NEW YORK — The Astros’ specialty throughout their dynastic run in the American League Championship Series the past six years has been exploiting their opposition’s mistakes — and there might not have been a more telling example than what occurred early in Houston’s 5-0 win in Game 3 on Saturday afternoon at Yankee Stadium, which gave the Astros a 3-0 series lead.
With two outs in the second inning, Chas McCormick roped a 98.3 mph fastball from Gerrit Cole to right field, where it bounced off the top of the wall and over the fence for a two-run homer.

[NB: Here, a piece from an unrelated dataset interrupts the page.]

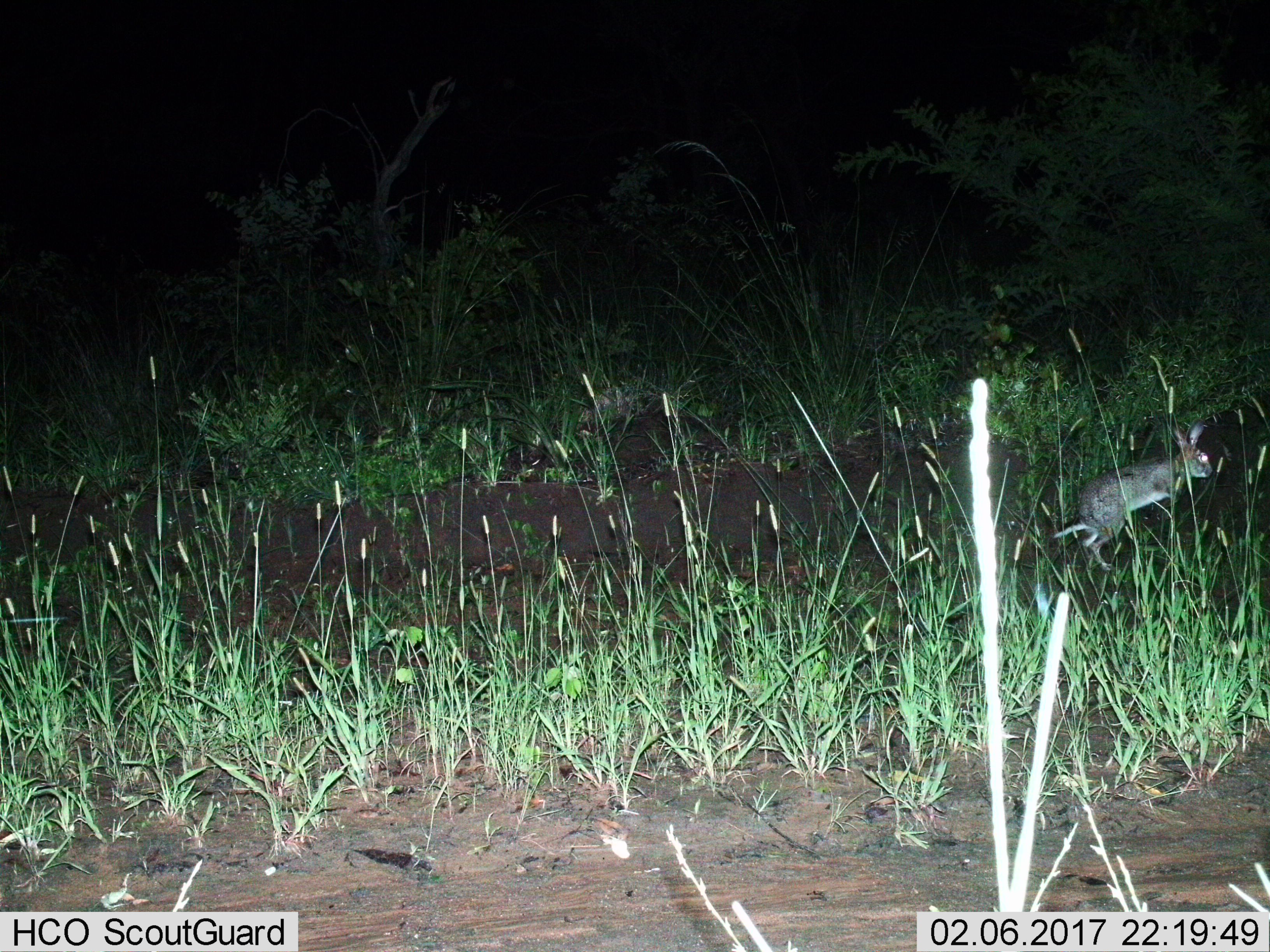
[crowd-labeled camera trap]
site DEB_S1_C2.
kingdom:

Yet McCormick was only in that position because Christian Vázquez had reached on a sky-high popup to right-center field that ended with Harrison Bader bobbing a can of corn while trying to avoid a collision with Aaron Judge and his 6-foot-7, 282-pound frame. Vázquez, whose ball had just a .060 expected batting average, was then nearly picked off by Cole as McCormick stepped to the plate, but the catcher’s head-first dive back kept the inning alive.
So instead of leaving the field with a scoreless tie and the prospect of starting the third inning with the No. 9 hitter McCormick and Jose Altuve — who had extended his record hitless streak to 0-for-24 in his leadoff AB — Cole walked off trailing by two with the Nos. 2-4 hitters waiting when he returned. If trends suggest results, teams that have taken the lead first are 21-9 in these playoffs.
Bader was charged with an error, but Judge also didn’t heed his center fielder’s call-off until it was too late. Cole looked out to Bader and shouted, “I got you,” after the bang-bang play, which Statcast projected had an 85 percent catch probability. This is Cole’s fourth start against his former team since signing with the Yanks in the 2018-19 offseason, and the only five runs he’s surrendered to the Astros have been via homers.
Dissecting the sequence further, McCormick’s 335-foot homer, which narrowly hooked the right-field foul pole, would have left only two other ballparks besides this one in the Bronx, per Statcast: San Diego’s Petco Park and the Astros’ own home, Minute Maid Park.
As for McCormick, who platooned in center most of the season but has started all three games this series, it was his second homer of this ALCS.
“It means a lot,” McCormick said recently. “Any opportunity I get, even if I don’t play, I’m not going to pout, complain, because this team has one goal and it’s to win a World Series.”